Here’s how it works:
There are twenty new or higher taxes in Obamacare. One of these taxes is an income tax increase on families with catastrophic medical expenses. Americans for Tax Reform refers to this tax increase as the "high medical bills tax."
Present tax law. Under present tax rules, families are allowed to deduct out of pocket medical expenses as an itemized deduction on their taxes. They cannot have already benefited from other tax provisions for health care like tax-free employer-provided care or tax-free accounts like flexible spending accounts (FSAs) or health savings accounts (HSAs). A full list of qualified expenses can be found in IRS Publication 502.
After totaling all unreimbursed, out-of-pocket medical expenses, the taxpayer must then subtract from this figure an amount equal to 7.5 percent of the taxpayer's adjusted gross income (AGI). This subtraction amount is known commonly as a "haircut."
According to the IRS, 10 million families took advantage of this tax deduction in 2009, the latest year of available data. They deducted $80 billion in medical expenses after applying the “haircut.”
-Virtually every family taking this deduction made less than $200,000 in 2009. Over 90 percent earned less than $100,000.
-The average taxpayer claiming this deduction was able to successfully deduct about $8,000 in medical expenses with an average "haircut" of $4,000.
-That means the average taxpayer claiming this deduction earns just over $53,000 annually.
The Office of Management and Budget reports that this tax deduction saves these taxpayers upwards of $10 billion annually.
Obamacare's tax hike. The Obamacare law made one change to this tax provision: it raised the "haircut" from 7.5 percent of AGI to 10 percent of AGI. Since virtually all taxpayers claiming this income tax deduction make less than $200,000 per year, this is a clear violation of President Obama's "firm pledge" in 2008 to not enact "any form of tax increase" on these families.
It is not surprising that this tax increase cannot be on the wealthy.
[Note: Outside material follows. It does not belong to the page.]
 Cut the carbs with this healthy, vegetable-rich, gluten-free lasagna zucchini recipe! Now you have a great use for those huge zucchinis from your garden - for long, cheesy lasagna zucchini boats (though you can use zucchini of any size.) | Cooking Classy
Because of the “haircut,” very high-income families are locked out from claiming this deduction at all. For example, a family earning $1 million would have to reduce out-of-pocket medical expenses by $75,000 under present law, or $100,000 under Obamacare. Either way, it's very unlikely this household can take advantage of this tax benefit.
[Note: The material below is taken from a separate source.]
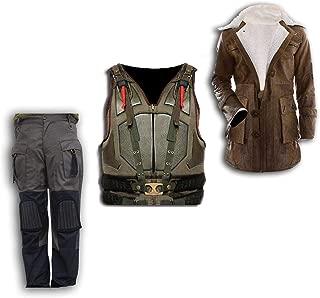 Mens Dark Military Bane Rises Knight Costume Vest/Coat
In addition, this tax increase is focused on families with the largest medical bills that weren't covered by insurance. So the target population is low- and middle-income families with debilitating medical costs. That's a good definition of the opposite of “affordable” or “caring.”
According to the Joint Tax Committee, this tax increase is scheduled to raise between $2 billion and $3 billion annually. That may be a drop in the bucket in Washington DC, but try telling that to the $53,000 family with high medical bills that just saw a tax increase.
ATR estimates that the average tax increase for the average family claiming this tax benefit will be $200-$400 per year.
President Obama and his Democrat congressional allies have some explaining to do.